Vicepresidente, Renzi taglia corto e sentenzia: ‘Le riforme le faremo’. In pratica usa la ‘tagliola’ non solo in Parlamento, ma prima ancora quando parla al Paese. E chi non è d’accordo passa per ‘dissidente’, come sono stati etichettati i ‘non allineati’ del Pd, di FI e di Popolari per l’Italia. Come fare a uscire dall’angolo e parlare con altrettanta efficacia e ‘cipiglio’ – come lei ha definito quello di Renzi – alla pancia, ma soprattutto al cervello del Paese?
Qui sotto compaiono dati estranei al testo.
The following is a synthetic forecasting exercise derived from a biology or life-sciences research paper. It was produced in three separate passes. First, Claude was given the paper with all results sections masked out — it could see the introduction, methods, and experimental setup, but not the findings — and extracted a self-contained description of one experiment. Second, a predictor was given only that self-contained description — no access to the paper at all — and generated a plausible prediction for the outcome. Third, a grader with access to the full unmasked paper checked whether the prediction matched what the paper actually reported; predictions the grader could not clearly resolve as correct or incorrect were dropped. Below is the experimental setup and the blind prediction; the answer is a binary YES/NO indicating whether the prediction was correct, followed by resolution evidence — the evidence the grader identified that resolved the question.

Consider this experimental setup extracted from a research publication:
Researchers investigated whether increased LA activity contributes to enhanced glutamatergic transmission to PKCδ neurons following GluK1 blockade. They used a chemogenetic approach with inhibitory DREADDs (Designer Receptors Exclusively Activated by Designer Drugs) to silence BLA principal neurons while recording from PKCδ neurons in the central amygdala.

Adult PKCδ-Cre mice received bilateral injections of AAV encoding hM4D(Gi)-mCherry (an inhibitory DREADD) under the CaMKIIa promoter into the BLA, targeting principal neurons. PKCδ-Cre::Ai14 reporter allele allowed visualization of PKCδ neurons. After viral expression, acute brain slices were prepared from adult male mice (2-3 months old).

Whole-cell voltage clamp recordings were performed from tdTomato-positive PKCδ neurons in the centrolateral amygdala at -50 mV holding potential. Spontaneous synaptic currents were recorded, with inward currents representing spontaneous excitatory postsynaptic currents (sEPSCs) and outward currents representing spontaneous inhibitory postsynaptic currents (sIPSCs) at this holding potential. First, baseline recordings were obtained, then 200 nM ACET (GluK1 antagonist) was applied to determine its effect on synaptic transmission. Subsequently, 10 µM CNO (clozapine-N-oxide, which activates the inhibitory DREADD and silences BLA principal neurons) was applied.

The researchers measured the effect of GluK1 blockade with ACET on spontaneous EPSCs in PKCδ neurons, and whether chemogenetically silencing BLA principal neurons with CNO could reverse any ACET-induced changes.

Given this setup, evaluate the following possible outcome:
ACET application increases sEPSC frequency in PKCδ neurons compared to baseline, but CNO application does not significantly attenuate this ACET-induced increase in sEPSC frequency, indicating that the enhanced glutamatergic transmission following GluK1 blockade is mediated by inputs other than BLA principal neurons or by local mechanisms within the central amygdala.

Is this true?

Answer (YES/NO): NO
“Affrontandone i reali problemi che sono innanzitutto economici. Distogliere l’attenzione su vicende come quella della riforma del Senato è uno spreco di tempo ed energie rispetto alle immediate esigenze dei cittadini colpiti dalla crisi. E’ un atteggiamento che fa correre il rischio di cadere in un modo sbagliato e truffaldino di intendere la politica. Renzi forse non si rende conto di essere responsabile di una situazione che prima o poi sarà affrontata con maggiore drammaticità. Fare il rottamatore significa parlare alla pancia, costruire vuol dire parlare al cervello del Paese. Noi Popolari per l’Italia di Mario Mauro dobbiamo rappresentare questa seconda volontà non da soli, ma con tutti coloro che si candidano a costruire qualcosa di serio per l’Italia. E non abbiamo nessuna intenzione di fermarci”.